I started feeling that happen recently, right after I finished my book revisions. I went straight into “PhD Candidate” mode. I am teaching two classes and taking three classes and also trying to write my own things, and I found myself desperately trying to avoid rest. Instead of resting, I’d scroll TikTok for two hours, or watch shows. Guiltily. I never felt rested after doing that; only more overwhelmed.
Then I got sick.
Last Wednesday, after crying over Zoom to my therapist, I started feeling sick. I notified one of my classes that I couldn’t attend, and crawled into bed with Emergen-C and several covid tests (all negative). Them I slept all day Thursday.
I’m serious. All day. I don’t remember Thursday at all.
Then, today, Friday, I woke up feeling okay. I went to a park and walked. I went to the store. I came home and felt tired again. I took a nap.
I had said to my therapist on Wednesday: I think it’s better for me to lay in bed and do nothing when I am overwhelmed and exhausted than to scroll social media or new sites.
I mean, duh.
But I was avoiding acknowledging how unhappy I feel in this new place (Florida) and how let down I feel by my new program (inevitable, really). I didn’t want to admit to myself that I miss Seattle, and I miss the freedom of freelancing (though I am grateful for the stability of the program). I am in a liminal space of settling in somewhere new and drastically different.
Not easy.
And then, after my nap, I wrote this newsletter and shared this all with you.
Because that’s what happens when we take care of ourselves. We can do things again. And be present with them.
Really, I’ve been wanting to write a newsletter for a long time, but I didn’t know what to say.
That my life sucks right now?
That aging is really really hard?
That moving from a liberal place to a conservative one is an absolute jolt to the system?
That I feel kind of lost after turning in my revisions?
I could go on, my friends.
And yes to all of those things, because they are things I have felt, and we are taught to reject those negative feelings and thoughts and that does nothing for us at all except create little wars inside us.
I wonder, how are you?
Some Updates:
I’ve been thinking a lot about what I want this newsletter to be, and how it can be a resource that doesn’t look like all the other resources out there.

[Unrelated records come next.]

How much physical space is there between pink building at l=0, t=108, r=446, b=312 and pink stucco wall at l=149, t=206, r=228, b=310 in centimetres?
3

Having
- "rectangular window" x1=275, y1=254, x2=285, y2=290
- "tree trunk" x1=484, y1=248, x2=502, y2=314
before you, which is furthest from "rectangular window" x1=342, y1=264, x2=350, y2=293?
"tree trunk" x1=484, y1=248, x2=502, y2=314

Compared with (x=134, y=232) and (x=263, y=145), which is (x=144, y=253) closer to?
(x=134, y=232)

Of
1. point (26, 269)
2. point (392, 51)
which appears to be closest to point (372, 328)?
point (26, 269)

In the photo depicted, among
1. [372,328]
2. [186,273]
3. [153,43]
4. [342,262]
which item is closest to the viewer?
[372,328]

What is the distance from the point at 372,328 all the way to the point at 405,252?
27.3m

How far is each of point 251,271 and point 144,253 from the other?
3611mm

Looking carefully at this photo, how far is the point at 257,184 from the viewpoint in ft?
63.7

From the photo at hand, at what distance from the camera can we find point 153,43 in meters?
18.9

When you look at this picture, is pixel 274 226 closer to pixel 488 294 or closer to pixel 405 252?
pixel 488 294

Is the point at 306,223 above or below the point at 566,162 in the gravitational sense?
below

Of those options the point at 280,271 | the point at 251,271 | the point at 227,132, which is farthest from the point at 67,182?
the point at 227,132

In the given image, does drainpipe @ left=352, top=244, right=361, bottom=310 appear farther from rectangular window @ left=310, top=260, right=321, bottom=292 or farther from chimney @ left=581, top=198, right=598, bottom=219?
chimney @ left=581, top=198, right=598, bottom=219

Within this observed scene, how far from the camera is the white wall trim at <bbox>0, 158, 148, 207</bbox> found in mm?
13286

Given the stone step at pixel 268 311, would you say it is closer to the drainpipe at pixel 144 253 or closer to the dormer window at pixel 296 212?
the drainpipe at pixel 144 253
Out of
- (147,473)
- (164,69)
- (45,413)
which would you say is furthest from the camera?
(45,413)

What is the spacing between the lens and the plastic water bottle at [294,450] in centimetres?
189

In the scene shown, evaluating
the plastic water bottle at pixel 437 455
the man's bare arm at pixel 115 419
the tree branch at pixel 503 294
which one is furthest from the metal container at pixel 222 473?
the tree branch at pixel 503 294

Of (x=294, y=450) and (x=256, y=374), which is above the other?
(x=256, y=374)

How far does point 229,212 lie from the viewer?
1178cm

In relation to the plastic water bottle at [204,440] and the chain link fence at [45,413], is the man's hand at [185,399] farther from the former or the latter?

So I thought of something.
I’m going to start sending little newsletters every morning. They’re called Morning Recalibrations. You can delete them or open them (or even unsubscribe), but I am picturing them as daily opportunities to find some presence for yourself as a writer. Each one will have a quote, a resource, an inspiration, a question, and that’s it.
Quote.
Resource.
Inspiration.
Question.
You can answer the question for yourself, or in the comments. If you answer it in the comments, you’ll be contributing to this little community, which is now a bigger community because there are nearly two thousand of you.
These will show up in your inbox every single morning at 7am.
There will still be longer newsletters, but I am trying to feel out what that looks like for me. Confessional posts about my own life? Sure. But also other stuff. What I do know is that it can’t be too academic because I am doing that all the time now. If you have thoughts or requests, leave a comment below and let me know. I’d love to hear from you.
I can very much relate to your musings about rest and tiredness and missing and old home. I have no sage advice to give, just wanted to let you know that you are not alone in this.
I loved every word of this post and completely relate to just about all of it! I also love your daily idea and will look forward to those emails.